BEIJING (Reuters) - China’s Foreign Ministry Monday backed Arab League mediation in Syria but offered no clear sign of support for its call to send in peacekeepers to halt the Syrian government’s violent crackdown on opposition groups.
The Arab League Sunday passed a resolution asking the U.N. Security Council to authorize a joint U.N.-Arab peacekeeping mission to Syria.
The call adds to diplomatic pressure on Russia and China, both heavily criticized by the West for blocking a draft U.N. resolution calling for Syrian President Bashar al-Assad Assad to give up his powers.
Chinese Foreign Ministry spokesman Liu Weimin would not be drawn on whether China supports sending in peacekeepers.
“China calls for and supports the Arab League’s continued efforts at political mediation, which plays a proactive and constructive role with regard to peaceful settlement of the Syrian issue,” Liu said, when asked about the Arab League resolution.
“We believe the United Nations should offer constructive assistance on the basis of the U.N. charter and the norms of international relations,” he told a daily news briefing.
“Relevant moves by the United Nations should be conducive toward lessening tension in Syria, pushing political dialogue and resolving differences, as well as maintaining peace and stability in the Middle East, rather than complicating things.”
Syria is likely to feature in talks when Chinese Vice President Xi Jinping visits the White House Tuesday. The Chinese Foreign Ministry said China’s top diplomat Dai Bingguo and U.S. Secretary of State Hillary Clinton discussed the crisis and Xi’s trip in a phone call Monday.

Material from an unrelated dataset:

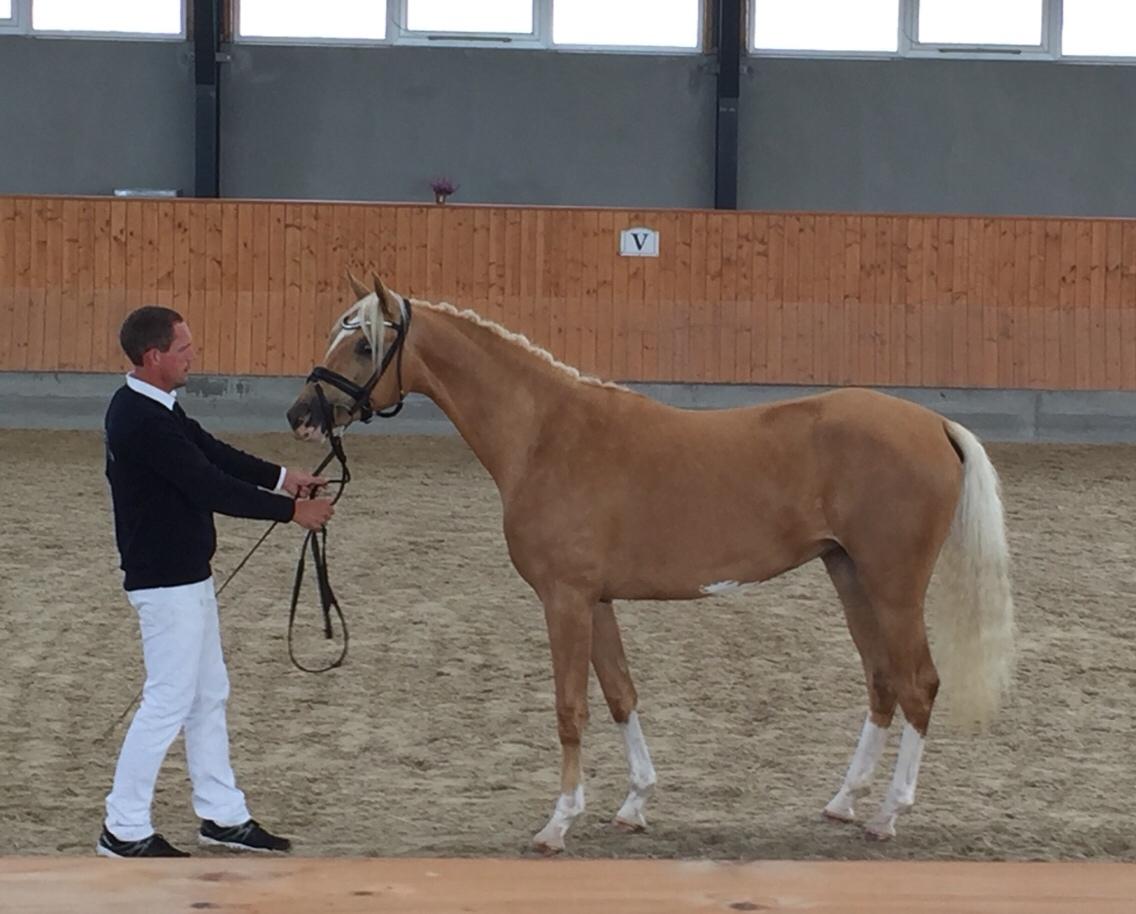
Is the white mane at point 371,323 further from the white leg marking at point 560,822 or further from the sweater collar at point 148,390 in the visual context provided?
the white leg marking at point 560,822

Dai, who steers Chinese foreign policy and outranks the foreign minister, defended Beijing’s handling of the Syrian crisis, said the Chinese ministry.
“The Syrian problem is essentially an internal one,” said Dai.
“All that we have done is candid and above board, and will pass the test of history,” Dai’s said of Chinese policy on Syria, according to the account on the Chinese Foreign Ministry’s website (www.mfa.gov.cn).
Any U.N. peacekeeping mission in Syria needs consensus from foreign powers which have been divided on how to resolve a conflict as it descends into civil war.
The Arab League’s resolution did not spell out whether its proposed joint U.N.-Arab peacekeeping force would involve armed troops, or whether the aid offered to the opposition would include weapons.
British Foreign Secretary William Hague said Monday any peacekeeping troops in Syria should come from non-Western countries.
Syria’s uprising, in which the United Nations says more than 5,400 people have been killed, has become one of the bloodiest of the Arab Spring revolts sweeping the region since the end of 2010.
The head of the Arab League, Nabil Elaraby, said China and Russia lost diplomatic credit in the Arab world for their veto of the U.N Security Council draft resolution.
China insists that it is committed to the long-term interests of the Syrian people.